Setiap detik kehidupan menawarkan peluang untuk berbuat baik. Melewatkan kesempatan emas seperti ini adalah kerugian yang nyata. Rasulullah bersabda:
"Barang siapa yang dikehendaki kebaikan oleh Allah, maka Dia akan memahamkan agama kepadanya.". (HR. Bukhari dan Muslim)
3. Mereka yang Menambah Dosa
Golongan terakhir adalah mereka yang mencela hujan. Perkataan seperti, "Hujan lagi, jadi tidak bisa pergi!", "Susah kering nih pakaian, kalau hujan ngak berhenti-henti, atau "Kapan hujan ini berhenti?" adalah bentuk keluhan yang tidak pantas. Rasulullah mengingatkan dalam hadits qudsi:
"Manusia menyakiti Aku; dia mencaci maki masa (waktu), padahal Aku adalah pemilik dan pengatur masa."(HR. Bukhari dan Muslim)
Hujan adalah nikmat dari Allah. Mencelanya sama dengan mencela pemberi nikmat, yakni Allah Ta'ala. Bahkan, kata-kata yang terucap tanpa berpikir pun dapat membawa murka Allah, sebagaimana sabda Rasulullah :
"Sesungguhnya ada seorang hamba yang berbicara dengan suatu perkataan yang membuat Allah murka, lalu dia dilemparkan ke dalam neraka jahannam." (HR. Bukhari no. 6478)

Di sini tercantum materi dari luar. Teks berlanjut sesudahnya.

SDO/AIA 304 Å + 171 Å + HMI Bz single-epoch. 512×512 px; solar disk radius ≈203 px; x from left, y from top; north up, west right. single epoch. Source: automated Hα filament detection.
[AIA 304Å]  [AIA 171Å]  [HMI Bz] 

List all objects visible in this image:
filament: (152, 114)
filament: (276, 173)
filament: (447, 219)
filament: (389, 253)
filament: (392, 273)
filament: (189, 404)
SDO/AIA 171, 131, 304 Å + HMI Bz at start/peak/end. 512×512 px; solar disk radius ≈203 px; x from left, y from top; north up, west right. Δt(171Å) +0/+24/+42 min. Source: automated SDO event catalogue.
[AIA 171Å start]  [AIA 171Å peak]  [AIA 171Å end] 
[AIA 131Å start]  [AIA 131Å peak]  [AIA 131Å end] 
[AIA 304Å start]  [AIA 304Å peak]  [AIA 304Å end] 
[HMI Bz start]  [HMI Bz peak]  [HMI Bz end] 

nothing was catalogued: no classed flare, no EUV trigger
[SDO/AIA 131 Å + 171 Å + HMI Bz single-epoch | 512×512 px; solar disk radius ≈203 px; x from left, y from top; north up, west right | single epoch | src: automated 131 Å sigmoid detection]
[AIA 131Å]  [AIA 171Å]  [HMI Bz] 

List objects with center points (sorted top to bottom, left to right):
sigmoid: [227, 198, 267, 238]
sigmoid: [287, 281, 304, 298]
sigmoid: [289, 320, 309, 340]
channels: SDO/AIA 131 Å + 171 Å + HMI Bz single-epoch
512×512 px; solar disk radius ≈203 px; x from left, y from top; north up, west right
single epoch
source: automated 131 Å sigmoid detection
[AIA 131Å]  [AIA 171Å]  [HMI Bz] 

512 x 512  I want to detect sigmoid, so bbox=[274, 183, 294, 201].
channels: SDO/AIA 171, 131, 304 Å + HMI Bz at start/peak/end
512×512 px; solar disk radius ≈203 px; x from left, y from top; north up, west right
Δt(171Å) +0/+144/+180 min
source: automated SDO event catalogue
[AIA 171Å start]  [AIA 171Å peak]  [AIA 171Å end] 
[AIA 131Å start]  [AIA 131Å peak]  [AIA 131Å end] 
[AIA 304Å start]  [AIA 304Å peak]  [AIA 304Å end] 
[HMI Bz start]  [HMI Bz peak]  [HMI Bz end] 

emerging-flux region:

Sikap yang Harus Kita Pilih
"Hujan adalah tetes rahmat dari langit. Sikapmu saat hujan turun mencerminkan imanmu - apakah kau syukur, lalai, atau kufur?"
Sebagai Muslim, mari kita memilih untuk menjadi bagian dari golongan pertama - mereka yang meraih pahala. Saat hujan turun, jadikan momen ini untuk mengingat kebesaran Allah, bersyukur atas nikmat-Nya, dan mendoakan kebaikan.